Excerpted passage ▸
Cooking With Keras: No-Knead Pizza

What is Gluten?

My past two pizza posts have both involved making your own pizza dough. However, most people are tepid about all the steps involved, which is totally understandable. If I didn’t have a stand mixer, I would hate having to knead the dough by hand. It’s hard work!

So why do we even need to knead the dough? Flour has proteins in it called glutenin and gliadin. By kneading the dough, we break down these proteins and reallign them to form gluten structures. Gluten is able to trap gases (CO2 produced by yeast), which causes the bread to rise.

But given enough time, the bread can basically knead itself! But how?! With the help of enzymes! Flour contains enzymes that break down long proteins into shorter ones in a process called autolysis (auto meaning “self” and lysis meaning “break down”). I mentioned the autolysis step in my previous recipes where I let the dough rest for about 20 minutes before I start the kneading process. So if we give the dough even more time to break down the proteins into even smaller fragments, it’s easier to knead and form gluten!

Huh? But I thought this was no-knead dough, not easier-to-knead dough? Don’t worry, the kneading isn’t done by you! It’s done by the yeast..

Given enough time, about 8-24 hours at room temperature (extra time needs to be added since the salt in the dough slightly inhibits autolysis), the yeast is allowed to produced quite a bit of carbon dioxide. As these bubbles slowly grow, their stretching causes those proteins to align with each other. Slowly but surely, the bubbles moving through the dough, effectively forming the same gluten that would be formed by manual labor.


Let’s Make the Dough!

Exercise ▸ Print the portion of the no-knead pizza dough text starting at "Huh? But I thought" and ending at "by manual labor.", character for character.

Provided material ▸
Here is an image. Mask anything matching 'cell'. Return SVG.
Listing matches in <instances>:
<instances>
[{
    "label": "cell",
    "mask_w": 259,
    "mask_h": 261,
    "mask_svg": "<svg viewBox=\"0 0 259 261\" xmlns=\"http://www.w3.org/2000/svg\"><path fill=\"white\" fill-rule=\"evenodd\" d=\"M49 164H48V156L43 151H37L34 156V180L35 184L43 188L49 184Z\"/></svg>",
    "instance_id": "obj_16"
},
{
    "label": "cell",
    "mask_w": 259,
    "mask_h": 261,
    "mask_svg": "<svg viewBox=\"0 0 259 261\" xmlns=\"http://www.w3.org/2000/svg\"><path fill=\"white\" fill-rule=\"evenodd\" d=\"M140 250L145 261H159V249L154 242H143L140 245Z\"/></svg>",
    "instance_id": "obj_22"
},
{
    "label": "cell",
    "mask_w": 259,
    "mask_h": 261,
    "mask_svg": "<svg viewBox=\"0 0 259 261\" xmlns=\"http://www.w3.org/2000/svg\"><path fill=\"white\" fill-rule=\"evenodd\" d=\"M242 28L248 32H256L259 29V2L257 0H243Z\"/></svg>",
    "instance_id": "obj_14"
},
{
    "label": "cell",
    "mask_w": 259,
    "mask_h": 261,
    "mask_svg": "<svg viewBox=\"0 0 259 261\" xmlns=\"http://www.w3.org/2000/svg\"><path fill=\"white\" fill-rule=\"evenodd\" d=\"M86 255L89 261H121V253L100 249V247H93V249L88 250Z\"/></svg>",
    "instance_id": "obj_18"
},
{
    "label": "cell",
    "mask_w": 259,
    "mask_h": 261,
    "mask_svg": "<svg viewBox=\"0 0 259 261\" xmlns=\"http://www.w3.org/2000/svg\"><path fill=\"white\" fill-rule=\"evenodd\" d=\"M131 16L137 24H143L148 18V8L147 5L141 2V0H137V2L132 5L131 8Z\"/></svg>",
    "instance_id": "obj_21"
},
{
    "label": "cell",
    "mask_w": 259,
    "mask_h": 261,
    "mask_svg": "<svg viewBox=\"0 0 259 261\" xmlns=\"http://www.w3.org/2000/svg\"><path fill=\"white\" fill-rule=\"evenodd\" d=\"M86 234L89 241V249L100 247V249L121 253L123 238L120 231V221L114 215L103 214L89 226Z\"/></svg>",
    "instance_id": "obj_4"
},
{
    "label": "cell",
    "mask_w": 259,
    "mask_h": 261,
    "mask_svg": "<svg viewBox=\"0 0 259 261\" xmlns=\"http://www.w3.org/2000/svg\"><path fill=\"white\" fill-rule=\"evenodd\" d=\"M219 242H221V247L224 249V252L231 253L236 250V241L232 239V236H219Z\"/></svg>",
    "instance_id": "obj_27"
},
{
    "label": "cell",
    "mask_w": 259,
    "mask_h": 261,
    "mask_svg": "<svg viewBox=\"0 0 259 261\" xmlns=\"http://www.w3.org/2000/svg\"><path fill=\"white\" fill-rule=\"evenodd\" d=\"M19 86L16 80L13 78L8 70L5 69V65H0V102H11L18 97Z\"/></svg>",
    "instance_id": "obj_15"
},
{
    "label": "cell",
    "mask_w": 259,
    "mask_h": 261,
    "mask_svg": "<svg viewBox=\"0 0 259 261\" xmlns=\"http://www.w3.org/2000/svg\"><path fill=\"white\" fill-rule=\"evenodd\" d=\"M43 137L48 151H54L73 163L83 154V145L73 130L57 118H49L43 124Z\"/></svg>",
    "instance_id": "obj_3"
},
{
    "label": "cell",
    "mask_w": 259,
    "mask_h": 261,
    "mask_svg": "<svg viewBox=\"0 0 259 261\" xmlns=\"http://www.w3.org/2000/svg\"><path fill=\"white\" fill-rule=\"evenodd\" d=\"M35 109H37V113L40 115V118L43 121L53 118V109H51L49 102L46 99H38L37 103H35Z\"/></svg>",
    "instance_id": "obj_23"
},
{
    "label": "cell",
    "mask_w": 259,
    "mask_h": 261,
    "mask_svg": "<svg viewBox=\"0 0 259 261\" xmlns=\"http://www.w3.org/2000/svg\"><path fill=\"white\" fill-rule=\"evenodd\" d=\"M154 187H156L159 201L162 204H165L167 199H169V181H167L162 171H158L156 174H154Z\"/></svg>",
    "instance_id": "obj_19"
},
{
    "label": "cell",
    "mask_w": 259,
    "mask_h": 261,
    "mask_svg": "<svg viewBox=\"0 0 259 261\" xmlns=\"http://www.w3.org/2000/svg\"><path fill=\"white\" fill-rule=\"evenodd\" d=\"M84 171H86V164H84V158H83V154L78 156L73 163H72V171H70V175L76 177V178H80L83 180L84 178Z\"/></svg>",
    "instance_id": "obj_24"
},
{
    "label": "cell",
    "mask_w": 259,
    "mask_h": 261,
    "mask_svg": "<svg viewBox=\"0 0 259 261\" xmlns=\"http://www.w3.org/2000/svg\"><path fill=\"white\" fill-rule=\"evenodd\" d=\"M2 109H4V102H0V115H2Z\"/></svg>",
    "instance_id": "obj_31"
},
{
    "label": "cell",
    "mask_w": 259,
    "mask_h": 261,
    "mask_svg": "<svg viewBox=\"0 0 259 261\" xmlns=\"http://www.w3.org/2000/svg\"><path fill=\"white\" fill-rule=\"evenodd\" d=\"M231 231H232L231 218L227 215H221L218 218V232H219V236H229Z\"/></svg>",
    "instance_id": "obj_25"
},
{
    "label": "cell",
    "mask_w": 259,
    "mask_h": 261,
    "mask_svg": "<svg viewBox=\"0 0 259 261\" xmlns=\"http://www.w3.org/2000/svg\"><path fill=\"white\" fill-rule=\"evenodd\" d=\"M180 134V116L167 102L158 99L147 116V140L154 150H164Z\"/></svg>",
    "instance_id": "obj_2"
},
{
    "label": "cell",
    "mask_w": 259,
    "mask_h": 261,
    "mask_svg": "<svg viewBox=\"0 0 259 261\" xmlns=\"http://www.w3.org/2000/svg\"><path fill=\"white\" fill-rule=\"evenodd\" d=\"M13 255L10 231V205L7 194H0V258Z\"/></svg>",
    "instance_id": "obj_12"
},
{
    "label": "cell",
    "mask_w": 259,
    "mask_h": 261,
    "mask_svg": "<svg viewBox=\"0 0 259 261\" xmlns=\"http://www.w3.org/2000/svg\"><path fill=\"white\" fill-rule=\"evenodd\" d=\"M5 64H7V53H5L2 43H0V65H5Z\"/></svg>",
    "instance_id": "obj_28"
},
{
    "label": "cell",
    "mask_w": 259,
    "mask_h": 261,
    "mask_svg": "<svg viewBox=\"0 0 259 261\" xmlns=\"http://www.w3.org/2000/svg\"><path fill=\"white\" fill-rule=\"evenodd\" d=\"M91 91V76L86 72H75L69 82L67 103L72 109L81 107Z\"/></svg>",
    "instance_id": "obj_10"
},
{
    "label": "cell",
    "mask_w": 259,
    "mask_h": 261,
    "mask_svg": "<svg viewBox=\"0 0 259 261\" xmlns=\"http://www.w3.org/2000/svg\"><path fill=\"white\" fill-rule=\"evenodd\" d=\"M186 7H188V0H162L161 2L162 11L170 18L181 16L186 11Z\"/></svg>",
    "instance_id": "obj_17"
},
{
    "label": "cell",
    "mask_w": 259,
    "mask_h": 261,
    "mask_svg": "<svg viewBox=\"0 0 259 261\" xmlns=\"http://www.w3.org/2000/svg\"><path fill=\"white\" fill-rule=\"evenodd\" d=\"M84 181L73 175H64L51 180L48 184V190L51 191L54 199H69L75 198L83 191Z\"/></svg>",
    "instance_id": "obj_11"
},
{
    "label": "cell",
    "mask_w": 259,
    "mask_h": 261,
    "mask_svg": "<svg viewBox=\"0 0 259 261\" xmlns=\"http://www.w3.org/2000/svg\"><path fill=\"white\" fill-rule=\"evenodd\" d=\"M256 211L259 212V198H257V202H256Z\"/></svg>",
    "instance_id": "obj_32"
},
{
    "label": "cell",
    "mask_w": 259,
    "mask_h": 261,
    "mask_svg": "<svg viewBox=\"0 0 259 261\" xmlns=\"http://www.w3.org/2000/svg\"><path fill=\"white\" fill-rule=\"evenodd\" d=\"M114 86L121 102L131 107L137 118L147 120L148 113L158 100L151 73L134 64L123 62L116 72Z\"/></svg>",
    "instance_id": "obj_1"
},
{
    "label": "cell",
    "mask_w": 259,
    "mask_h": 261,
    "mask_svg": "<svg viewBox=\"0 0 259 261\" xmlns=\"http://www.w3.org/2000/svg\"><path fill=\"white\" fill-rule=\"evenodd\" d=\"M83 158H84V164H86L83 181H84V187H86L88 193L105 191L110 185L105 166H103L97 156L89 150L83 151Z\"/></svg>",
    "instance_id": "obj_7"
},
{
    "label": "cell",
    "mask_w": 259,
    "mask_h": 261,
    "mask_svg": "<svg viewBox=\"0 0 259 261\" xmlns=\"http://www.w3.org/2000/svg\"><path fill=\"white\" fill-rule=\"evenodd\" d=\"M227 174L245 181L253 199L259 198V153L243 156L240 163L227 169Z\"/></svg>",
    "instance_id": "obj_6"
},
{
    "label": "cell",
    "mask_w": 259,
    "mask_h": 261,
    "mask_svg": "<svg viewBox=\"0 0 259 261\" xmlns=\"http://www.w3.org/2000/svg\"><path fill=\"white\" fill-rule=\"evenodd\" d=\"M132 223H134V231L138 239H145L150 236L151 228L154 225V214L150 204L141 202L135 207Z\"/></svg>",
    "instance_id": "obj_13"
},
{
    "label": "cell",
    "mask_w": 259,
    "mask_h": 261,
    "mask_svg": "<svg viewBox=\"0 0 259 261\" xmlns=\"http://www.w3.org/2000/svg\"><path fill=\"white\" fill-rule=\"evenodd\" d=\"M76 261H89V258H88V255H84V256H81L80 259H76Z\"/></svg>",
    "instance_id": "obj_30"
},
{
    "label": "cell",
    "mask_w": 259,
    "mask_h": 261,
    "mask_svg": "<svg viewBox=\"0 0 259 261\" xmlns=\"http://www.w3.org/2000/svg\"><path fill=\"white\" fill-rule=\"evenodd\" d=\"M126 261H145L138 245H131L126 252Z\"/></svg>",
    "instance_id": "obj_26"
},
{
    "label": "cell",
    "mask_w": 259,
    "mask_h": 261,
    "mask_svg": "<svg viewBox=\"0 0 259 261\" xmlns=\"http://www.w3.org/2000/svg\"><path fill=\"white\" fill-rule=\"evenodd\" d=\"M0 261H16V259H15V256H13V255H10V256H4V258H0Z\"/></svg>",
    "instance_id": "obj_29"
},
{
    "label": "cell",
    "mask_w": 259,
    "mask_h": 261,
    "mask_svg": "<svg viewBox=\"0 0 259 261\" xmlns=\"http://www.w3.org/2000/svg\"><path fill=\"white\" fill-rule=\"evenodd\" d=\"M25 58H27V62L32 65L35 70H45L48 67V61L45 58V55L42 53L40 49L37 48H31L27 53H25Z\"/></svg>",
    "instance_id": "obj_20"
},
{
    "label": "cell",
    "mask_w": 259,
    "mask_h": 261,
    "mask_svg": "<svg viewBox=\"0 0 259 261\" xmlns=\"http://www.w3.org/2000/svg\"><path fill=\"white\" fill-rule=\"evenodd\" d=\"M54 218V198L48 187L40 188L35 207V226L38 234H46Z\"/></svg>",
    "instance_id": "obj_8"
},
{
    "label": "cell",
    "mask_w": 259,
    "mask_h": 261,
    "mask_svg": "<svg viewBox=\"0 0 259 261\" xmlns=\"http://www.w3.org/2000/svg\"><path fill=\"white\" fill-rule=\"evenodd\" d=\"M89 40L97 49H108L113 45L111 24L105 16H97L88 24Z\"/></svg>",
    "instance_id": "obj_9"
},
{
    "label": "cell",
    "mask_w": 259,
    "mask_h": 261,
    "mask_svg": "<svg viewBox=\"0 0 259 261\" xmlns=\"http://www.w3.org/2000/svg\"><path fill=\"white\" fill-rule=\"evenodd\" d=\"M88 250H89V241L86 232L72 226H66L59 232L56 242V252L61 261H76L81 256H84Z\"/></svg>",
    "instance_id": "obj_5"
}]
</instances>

Exercise solution ▸
Huh? But I thought this was no-knead dough, not easier-to-knead dough? Don’t worry, the kneading isn’t done by you! It’s done by the yeast..

Given enough time, about 8-24 hours at room temperature (extra time needs to be added since the salt in the dough slightly inhibits autolysis), the yeast is allowed to produced quite a bit of carbon dioxide. As these bubbles slowly grow, their stretching causes those proteins to align with each other. Slowly but surely, the bubbles moving through the dough, effectively forming the same gluten that would be formed by manual labor.